* PROVIDED TEXT
# Ethernet DISAPPEARED completely



## joarc (Jul 15, 2008)

Here's the scoop. It seemed my wired & wireless were building up to a problem because after I disabled them and would go to enable them again they would sit spinning, waiting to Acquire Address. Now my LAN is gone, it's not just a driver missing, or a network disabled, it's not even hiding in the Device Manager, it's just gone, Windows doesn't see it AT ALL. I run ipconfig /all and I see the wireless as well as two LANs (screenshot from Vista side attached) and I notice DHCP is not enabled?? And the Physical address is all 00-00. One of the LANs I`m guessing is my WM device. I've disabled and then enabled again, twice, in the BIOS, also just flashed to the most recent and all drivers & updates are tickityboo. I run Avast & Spyware Doc pro on Vista side and NAV & Super AntiSpyware Pro on the XP side. I run a dual boot Vista HP 32/XP Pro 32 but the problem was there before the dual boot. Any help would be fantastic! I would install a card but there's just no room! Thanx.

M3A32-MVP Deluxe WIFI-AP
Vista HP/XP Pro 32
Phenom 9500
2gb RAM
Radeon 3870
Marvell Yukon (Miniport) Gigabit Ethernet

:4-dontkno


----------



## johnwill (Sep 26, 2002)

I don't see any wired NIC in that display. If it doesn't appear in Device Manager, the device is either disabled or has failed. Since you say you have checked the BIOS, I'm forced to conclude that the hardware died.


----------



## joarc (Jul 15, 2008)

WAHHHH. That's what I figured too, the ethernet is onboard. I've got a 3 year warranty but who wants to take their friggin main computer to pieces to have Asus make good on it right? Bah. I was really hoping for another answer. Thanx anyway!

Records of spatial reasoning questions
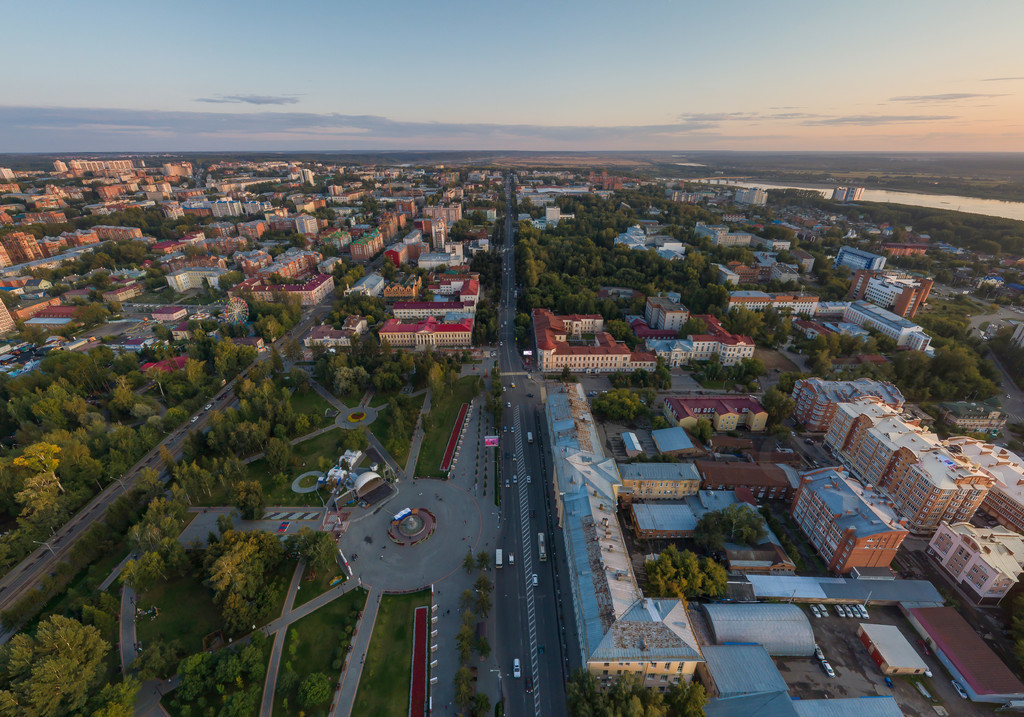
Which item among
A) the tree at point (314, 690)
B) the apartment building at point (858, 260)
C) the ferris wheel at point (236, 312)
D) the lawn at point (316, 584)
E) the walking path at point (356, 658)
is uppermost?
the apartment building at point (858, 260)

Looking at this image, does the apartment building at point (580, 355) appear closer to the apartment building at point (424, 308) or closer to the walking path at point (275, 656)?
the apartment building at point (424, 308)

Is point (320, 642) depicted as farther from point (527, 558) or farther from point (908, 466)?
point (908, 466)

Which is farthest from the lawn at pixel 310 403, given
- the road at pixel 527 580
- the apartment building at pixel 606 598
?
the apartment building at pixel 606 598

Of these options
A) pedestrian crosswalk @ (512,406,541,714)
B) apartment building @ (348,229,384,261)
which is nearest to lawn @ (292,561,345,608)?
pedestrian crosswalk @ (512,406,541,714)

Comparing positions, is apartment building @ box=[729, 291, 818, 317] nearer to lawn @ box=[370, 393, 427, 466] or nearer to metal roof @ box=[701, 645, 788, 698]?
lawn @ box=[370, 393, 427, 466]

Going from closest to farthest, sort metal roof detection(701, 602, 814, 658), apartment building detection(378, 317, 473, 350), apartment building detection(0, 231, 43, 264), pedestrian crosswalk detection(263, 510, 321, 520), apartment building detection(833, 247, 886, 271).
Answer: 1. metal roof detection(701, 602, 814, 658)
2. pedestrian crosswalk detection(263, 510, 321, 520)
3. apartment building detection(378, 317, 473, 350)
4. apartment building detection(833, 247, 886, 271)
5. apartment building detection(0, 231, 43, 264)
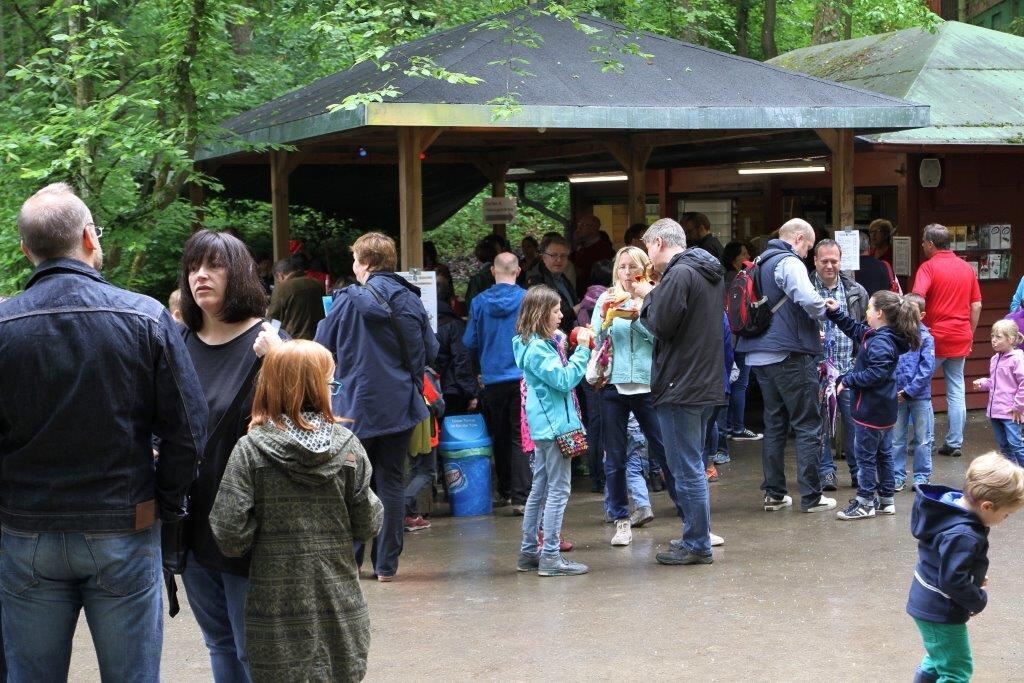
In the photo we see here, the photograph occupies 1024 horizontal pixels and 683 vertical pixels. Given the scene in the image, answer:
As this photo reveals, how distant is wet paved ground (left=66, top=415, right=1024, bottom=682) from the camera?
226 inches

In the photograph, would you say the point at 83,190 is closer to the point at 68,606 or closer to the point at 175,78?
the point at 175,78

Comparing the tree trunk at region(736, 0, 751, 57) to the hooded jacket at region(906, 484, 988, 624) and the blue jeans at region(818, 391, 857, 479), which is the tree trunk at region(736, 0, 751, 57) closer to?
the blue jeans at region(818, 391, 857, 479)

* WHAT YOU ARE ASKED TO DO
Carry on the forum thread about the vanished onboard Ethernet adapter, picking up after joarc's last reply.

* WRITTEN RESPONSE
----------



## johnwill (Sep 26, 2002)

Sorry to be the bearer of bad news. :smile:


----------



## joarc (Jul 15, 2008)

I'm over in the asus forum looking for help too and this was suggested:

"To properly flash the bios to version 1203, first load defualt settings and then save and exit...do not use the "F10" to save and exit. Place the bios rom file on a flash drive and use the EZ-Flash utility in the bios to update the bios to version 1203 from the flash drive. After the bios has been flashed, power down the system and clear the cmos. Then power up and set the bios setting you want. The eithernet controller should be back."

So, guess I'll try this before totally giving up on it.


----------



## johnwill (Sep 26, 2002)

That's obviously a good plan! :grin:


----------



## joarc (Jul 15, 2008)

Just a follow up. Clearing the cmos didn't fix the problem. Looks like a hardware failure  Thanx for everyone's help.


----------



## johnwill (Sep 26, 2002)

I see a new PCI NIC in your future. :wink:


----------



## joarc (Jul 15, 2008)

lol... well an old one anyway.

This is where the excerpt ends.